On 12/06/2014 02:11 AM, Timo Kokkonen wrote:
On 05.12.2014 23:39, Guenter Roeck wrote:
On Fri, Dec 05, 2014 at 10:32:48PM +0200, Timo Kokkonen wrote:
On 05.12.2014 21:02, Guenter Roeck wrote:

Not sure about how to name enable-early-reset. I'd prefer to have something
generic, even if only implemented in a single driver for now, but I don't
really know right now what that might/should look like. Maybe just
"enable-early" to indicate that the watchdog should be enabled during init ?

Do we need the enable-early or such property at all? Just leave
early-timeout-sec to zero and then let it behave just like
enable-early would do?


Problem is that the possible conditions are all over the place
for "early" watchdog handling.

- Disable watchdog
- Enable watchdog (or keep it enabled), and keep it alive
   until user space kicks in (ie possibly forever)
- Enable watchdog or keep it enabled, and keep it alive
   for a specified period of time.
- Keep watchdog enabled if it is already enabled, otherwise
   keep it disabled.

There are probably more conditions which I don't recall right now.
Which of those conditions would you address with "early-timeout = <0>;" ?
"enable watchdog early and keep it alive until user space kicks in",
or "keep watchdog enabled if already running, and set specified early
timeout" ? One could argue either way which one of the two meanings
it should be.

Okay, let me elaborate my point of view a bit.

The use case we are concerned about is that we have a device that we rather not 
let freeze up at any point. This is what we use the watchdog for. The only 
missing corner case right now is the point where kernel driver initializes the 
watchdog hardware and pings it on behalf of user space until a watchdog daemon 
opens it and starts kicking. This is kind of bad as kernel might lock up or 
user space might crash before we get to the point where the daemon starts 
taking care of petting the watchdog. So this is what we are trying to fix.

========================================================================

| INSTRUCTION 1 |
Answer these questions about the watchdog discussion, marking each answer (a), (b) or (c):
(a) What shorter name is suggested as a possible replacement for "enable-early-reset"?
(b) Which property is proposed to be left at zero instead of adding an enable-early property?
(c) In the use case described, what two failures might happen before the watchdog daemon starts petting the watchdog?

========================================================================

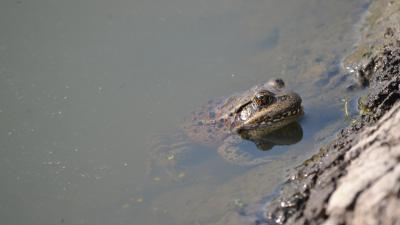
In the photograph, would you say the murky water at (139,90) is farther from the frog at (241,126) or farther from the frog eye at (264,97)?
the frog eye at (264,97)

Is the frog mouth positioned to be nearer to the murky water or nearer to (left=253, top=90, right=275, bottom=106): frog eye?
(left=253, top=90, right=275, bottom=106): frog eye

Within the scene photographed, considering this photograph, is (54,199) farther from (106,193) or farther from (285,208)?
(285,208)

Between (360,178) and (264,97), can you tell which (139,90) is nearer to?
(264,97)

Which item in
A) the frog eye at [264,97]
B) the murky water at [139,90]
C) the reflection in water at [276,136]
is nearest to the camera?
the murky water at [139,90]

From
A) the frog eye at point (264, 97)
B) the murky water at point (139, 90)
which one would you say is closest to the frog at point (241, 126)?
the frog eye at point (264, 97)

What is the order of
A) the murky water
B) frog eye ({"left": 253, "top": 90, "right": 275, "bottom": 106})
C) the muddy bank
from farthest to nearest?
1. frog eye ({"left": 253, "top": 90, "right": 275, "bottom": 106})
2. the murky water
3. the muddy bank

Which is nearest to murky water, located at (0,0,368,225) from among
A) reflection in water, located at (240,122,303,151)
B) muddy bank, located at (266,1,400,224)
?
reflection in water, located at (240,122,303,151)

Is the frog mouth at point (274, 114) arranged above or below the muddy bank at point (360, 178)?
above
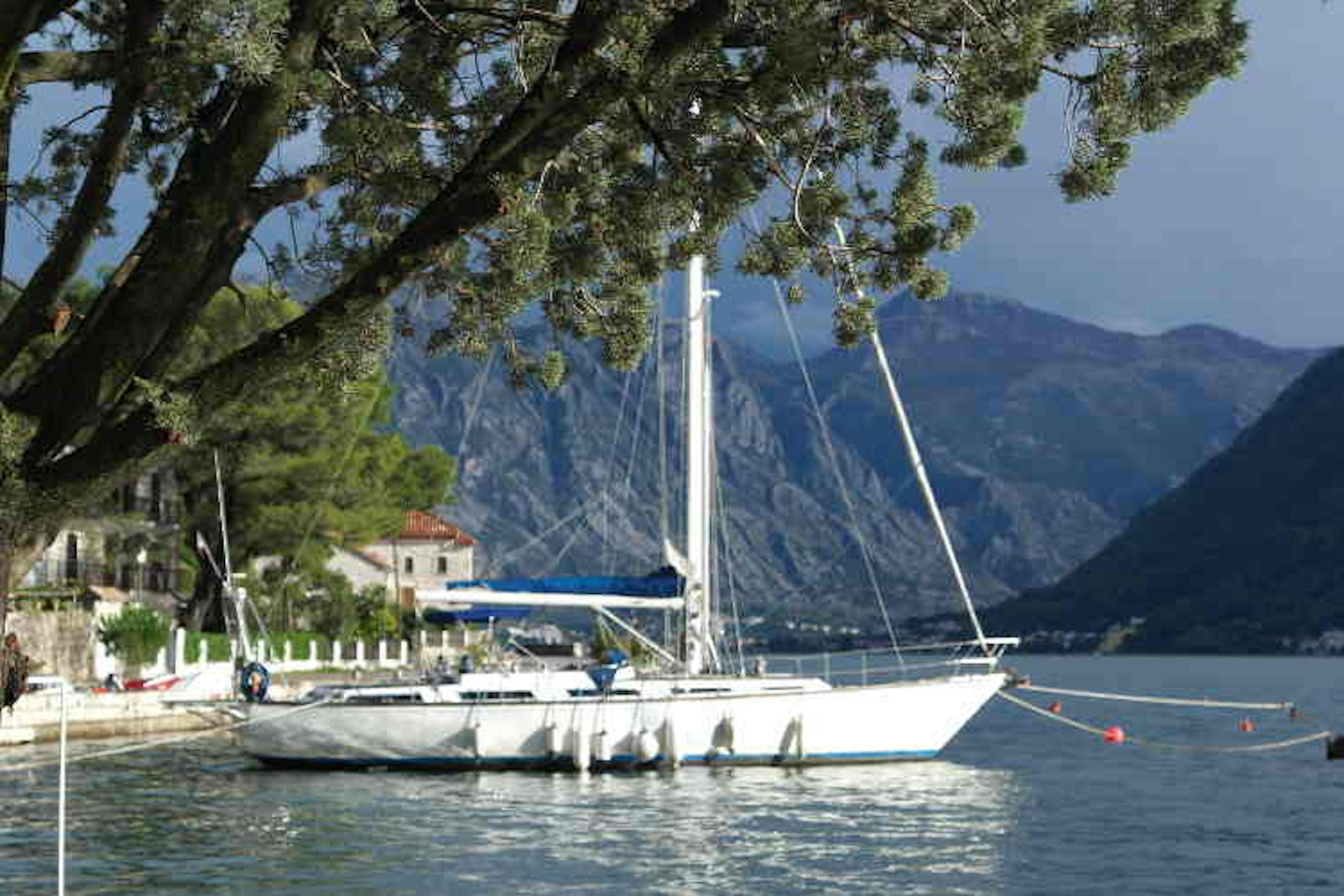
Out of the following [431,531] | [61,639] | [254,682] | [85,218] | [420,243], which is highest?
[431,531]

========================================================================

| INSTRUCTION 2 |
Write out the lines of the entries as a numbered list, from the line containing "What is the order of" through the end of the entries, inclusive. Omit blank lines and the pictures.

| WRITTEN SOLUTION 1 |
(a) "enable-early"
(b) early-timeout-sec
(c) The kernel might lock up, or user space might crash.

| WRITTEN SOLUTION 2 |
1. What is the order of
2. A) the murky water
3. B) frog eye ({"left": 253, "top": 90, "right": 275, "bottom": 106})
4. C) the muddy bank
5. from farthest to nearest?
6. 1. frog eye ({"left": 253, "top": 90, "right": 275, "bottom": 106})
7. 2. the murky water
8. 3. the muddy bank
9. Which is nearest to murky water, located at (0,0,368,225) from among
10. A) reflection in water, located at (240,122,303,151)
11. B) muddy bank, located at (266,1,400,224)
12. ?
13. reflection in water, located at (240,122,303,151)
14. Is the frog mouth at point (274, 114) arranged above or below the muddy bank at point (360, 178)?
15. above
16. Out of the following [431,531] | [61,639] | [254,682] | [85,218] | [420,243], which is highest?
17. [431,531]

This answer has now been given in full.